Início Mundo Artigo: Medo só fortalecerá os conservadores
Mundo

Artigo: Medo só fortalecerá os conservadores

Envie
Envie

Quando a deputada Jo Cox foi assassinada, há quase um ano, tentei me confortar com a ideia de que isso pudesse ao menos pôr fim à primavera do ressentimento político. O assassino era um neofascista que se irritava com defesa dos refugiados e imigrantes por Cox. Pensei que algum senso de decência retornaria à campanha do Brexit. Meu país teria que perceber que o amargo nacionalismo estimulado por políticos e meios de comunicação de direita o estava transformando numa paródia sombria, desesperançosa e brutal de si mesma. Pensei que o povo só poderia reagir ao assassinato de um político com nojo da política que nos levou a esse ponto. Estava errado.

O Reino Unido ruma a outra importante votação: as eleições gerais do próximo mês. E assim como em 2016, a campanha sofreu com um ato de violência terrível.
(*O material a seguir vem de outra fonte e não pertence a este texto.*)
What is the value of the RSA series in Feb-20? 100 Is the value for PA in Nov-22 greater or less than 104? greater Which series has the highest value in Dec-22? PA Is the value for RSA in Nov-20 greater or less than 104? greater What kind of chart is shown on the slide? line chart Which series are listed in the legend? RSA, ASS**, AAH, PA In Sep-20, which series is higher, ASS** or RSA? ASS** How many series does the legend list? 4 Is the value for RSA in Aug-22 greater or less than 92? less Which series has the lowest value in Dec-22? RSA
No rescaldo do atentado em Manchester, surgem vastos sinais de uma decência instintiva: taxistas ajudando a retirar sobreviventes, estranhos abrindo suas casas a pessoas vulneráveis, milhares doando sangue, a recusa em deixar que a crueldade de um homem colocasse as pessoas contra seus vizinhos. Mas o terrorismo é sempre político, e essa atrocidade terá efeitos políticos.

O Reino Unido virou um lugar muito mais sórdido desde o Brexit. A violência contra as minorias étnicas e sexuais tem aumentado, tabloides rugem “Inimigos do povo” e “Esmagar os sabotadores”, e a atmosfera política traz um autoritarismo implícito. Os descontentes com o Brexit são “traidores” e “elitistas”, que reclamam e choramingam.
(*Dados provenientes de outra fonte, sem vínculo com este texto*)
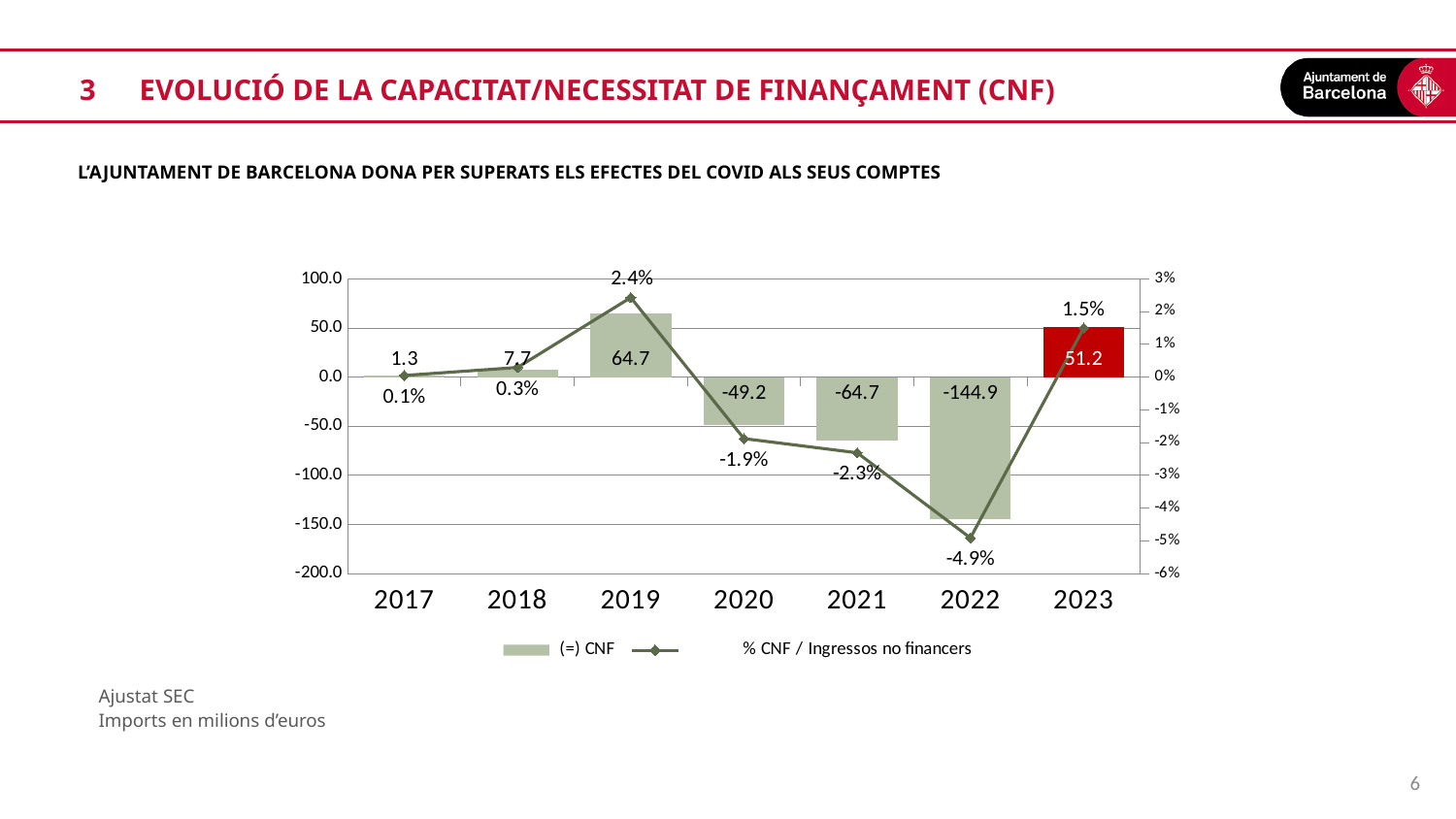
What is the (=) CNF value for 2019? 64.7 How many years are shown on the x axis? 7 How many series does the legend list? 2 What is the % CNF / Ingressos no financers value for 2023? 1.5% Which is larger, the (=) CNF value for 2020 or for 2021? 2020 Which year's bar is coloured red instead of green? 2023 What is the % CNF / Ingressos no financers value for 2021? -2.3% Which year has the highest (=) CNF value? 2019 Does the % CNF / Ingressos no financers line rise or fall from 2019 to 2022? fall Which year has the lowest (=) CNF value? 2022 What is the difference between the (=) CNF values for 2023 and 2018? 43.5 What is the (=) CNF value for 2022? -144.9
A maior parte desse sentimento ecoa na pessoa da premier Theresa May, que goza de popularidade quase sem precedentes numa população que ela quase sempre se esforça para evitar. Enquanto comícios do líder trabalhista Jeremy Corbyn transbordam de gente, May opta por projetar a imagem de uma burocrata inerte, mas capaz. Mas seu histórico como ministra do Interior e premier está cheio de desastres e reviravoltas, e ela parece impulsionada por uma ideologia antimigração fanática. Não só quer reduzir a migração interna, mesmo que isto signifique um cancelamento desastroso dos acordos com a União Europeia: ainda insistiu que estudantes estrangeiros virassem alvos das agências de imigração.
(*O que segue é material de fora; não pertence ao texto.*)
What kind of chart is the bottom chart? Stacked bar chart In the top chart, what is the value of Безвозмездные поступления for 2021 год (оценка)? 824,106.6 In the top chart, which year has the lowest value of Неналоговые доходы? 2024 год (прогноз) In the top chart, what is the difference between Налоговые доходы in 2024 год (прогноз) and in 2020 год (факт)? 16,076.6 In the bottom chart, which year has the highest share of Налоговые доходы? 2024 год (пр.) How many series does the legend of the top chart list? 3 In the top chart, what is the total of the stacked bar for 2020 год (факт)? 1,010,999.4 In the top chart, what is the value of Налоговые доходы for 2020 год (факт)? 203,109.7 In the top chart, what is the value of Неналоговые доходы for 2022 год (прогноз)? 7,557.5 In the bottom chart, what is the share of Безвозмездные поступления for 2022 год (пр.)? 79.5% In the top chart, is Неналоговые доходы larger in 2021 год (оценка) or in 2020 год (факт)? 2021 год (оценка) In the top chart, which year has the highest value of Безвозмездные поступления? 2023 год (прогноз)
A campanha eleitoral foi até suspensa por respeito às vítimas. No entanto, permitiu que May reafirmasse a imagem de si mesma como líder forte, estável e séria, capaz de tomar decisões difíceis. O governo enviou 5.000 soldados para patrulhar as ruas. A decisão pode ou não ter sido motivada politicamente, mas tem efeitos políticos imediatos. Uma medida como esta pode ser interpretada como caos e fraqueza.

Mas desta vez pode ser diferente. Desde o Brexit, estão presentes todos os elementos que podem levar as pessoas a acolher soldados nas ruas e aplaudir quem os pôs lá. Um líder popular que busca concentrar poder; uma atmosfera de medo, suspeita e tensão; um ressurgimento do culto ao Estado e seus símbolos; o trauma da violência e a ameaça de quem está do outro lado. Isso não apenas ajuda os conservadores: é um microcosmo do que representam. A presença de homens fortemente armados no dia a dia não impõe tanto a ordem — pela percepção de que não é comum, que vivemos em tempos perigosos e excepcionais, um estado de sítio não declarado. E esta impressão não está errada.